While changing the standards of care is never going to be easy—necessitating, at the very least, updating guidelines communicating them out, and providing training—introducing new TB drugs adds the additional complication of incurring new costs upfront. Most of the old TB drugs have been around long enough to be off patent, making them less expensive.

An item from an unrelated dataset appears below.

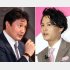 元横綱の貴乃花（左）と息子の花田優一氏（Ｃ）日刊ゲンダイ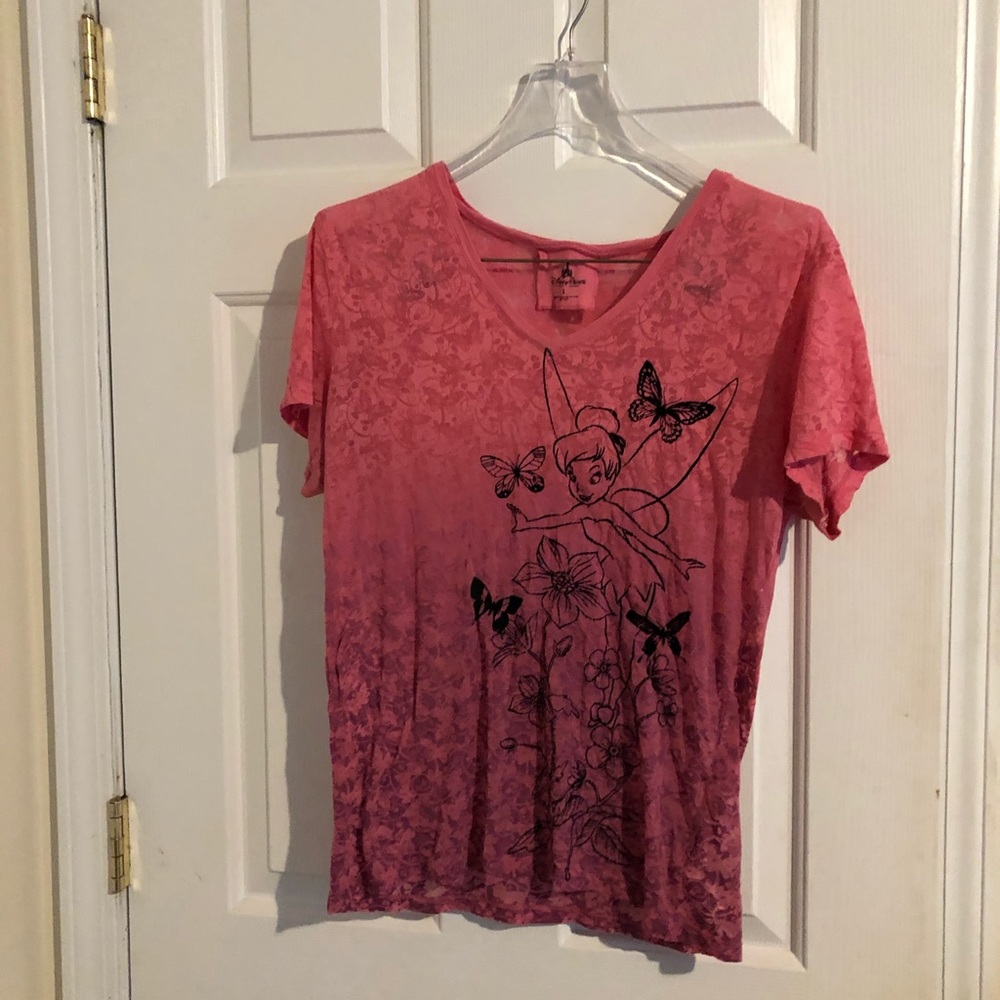 Tinkerbell Ombre Tee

Introducing new drugs means introducing new costs, as governments have to find money to purchase them.

“If knowledge of TB is poor or not accorded the appropriate importance and legitimacy by these non-TB agencies, it can be harder for the national TB managers to push the necessary changes through the appropriate channels,” Brigden said in an email. “Unless there is an understanding that if we pay now for TB we will be saving millions (in lives and GDP) in the future, then change will only happen slowly,” she added.

...if we pay now for TB, we will be saving millions (in lives and GDP) in the future...

Grania Brigden

Commenting in an email sent through a United States Agency for International Development (USAID) spokesperson, Ya Diul Mukadi, an expert who was not involved in the PLOS Medicine study, said that what Brigden and her colleagues describe in the paper is consistent with USAID’s experience supporting the introduction of new TB treatment regimens and translating new policy/guidelines into practice in other countries.

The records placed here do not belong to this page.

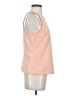 Chelsea28 Pink Sleeveless Blouse Size M - photo 4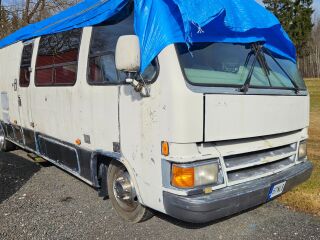 Dodge Champion Ultrastar 5.9 Cummins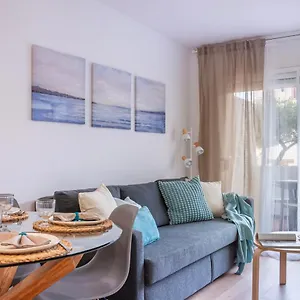 Appartement Con Terraza Y Vistas Al Canal By Insidehome, Empuriabrava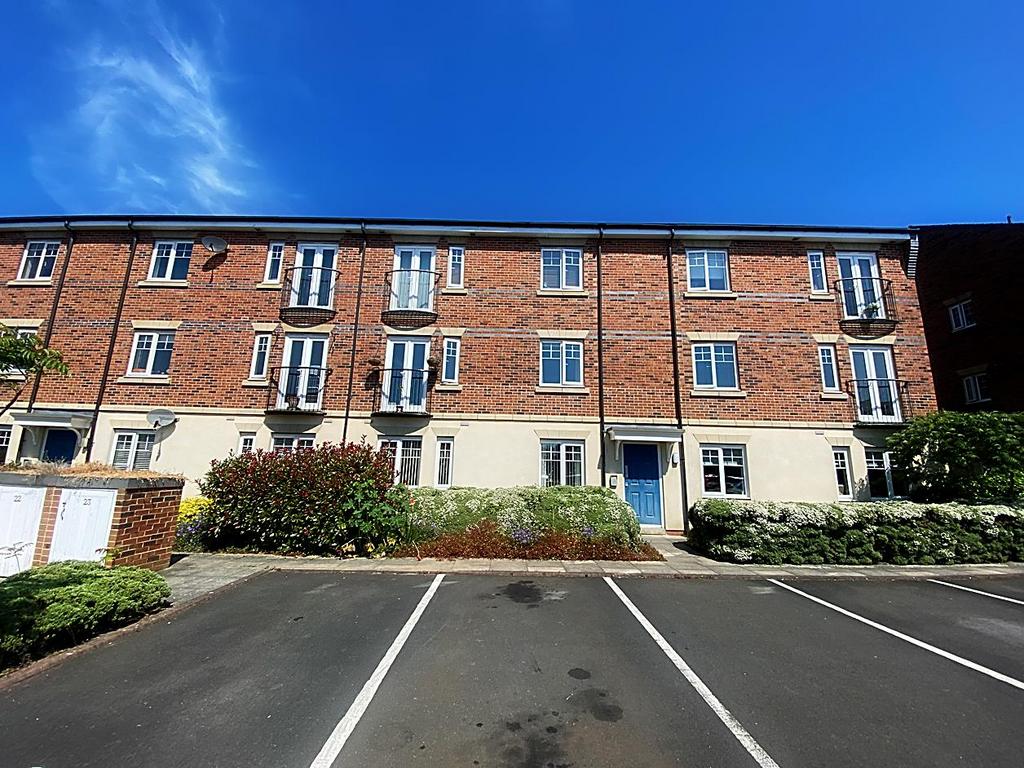 Windermere Close, Wallsend 2 bed apartment £122,000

“Government commitment at the highest level of the Ministry is very important to ensure resources and policies are rapidly available to implement the required changes,” said Mukadi, who is a Medical Officer in the Office of Infectious Disease/TB Division at USAID. “High-quality data is necessary to alleviate the concerns from regulatory authorities, health care workers, and patients and build confidence in the regimen.”

Mukadi also stressed the importance of engaging patient groups and involving community organizations, something the paper does not address.

Heeding the lessons from the experience of rolling out bedaquiline in Belarus, South Africa, Vietnam and elsewhere may become ever more important as the tide continues to rise on TB treatment and as we move into a new era where advances in care become the new normal. To avoid getting stuck in the mud, Brigden said, countries need to be alerted to upcoming developments in TB care well in advance so that procedures can be expedited and treatment regimens adopted faster.

The hope in doing that, she added, is so “we stop a preventable and curable disease like TB killing a million and half people each year.”

Demonstrators march through the streets of Cape Town to highlight the need for new strategies and medicines to curb the spread of tuberculosis on November 8, 2007. Picture shows a crowd of people wearing red shirts with a woman at center shouting into the camera
Demonstrators march through the streets on Nov. 8, 2007 in Cape Town calling for new strategies and medicines to curb TB Mike Hutchings/Reuters

Jason Socrates Bardi is the former deputy managing editor for Think Global Health, in the David Rockefeller Studies Program at the Council on Foreign Relations (CFR).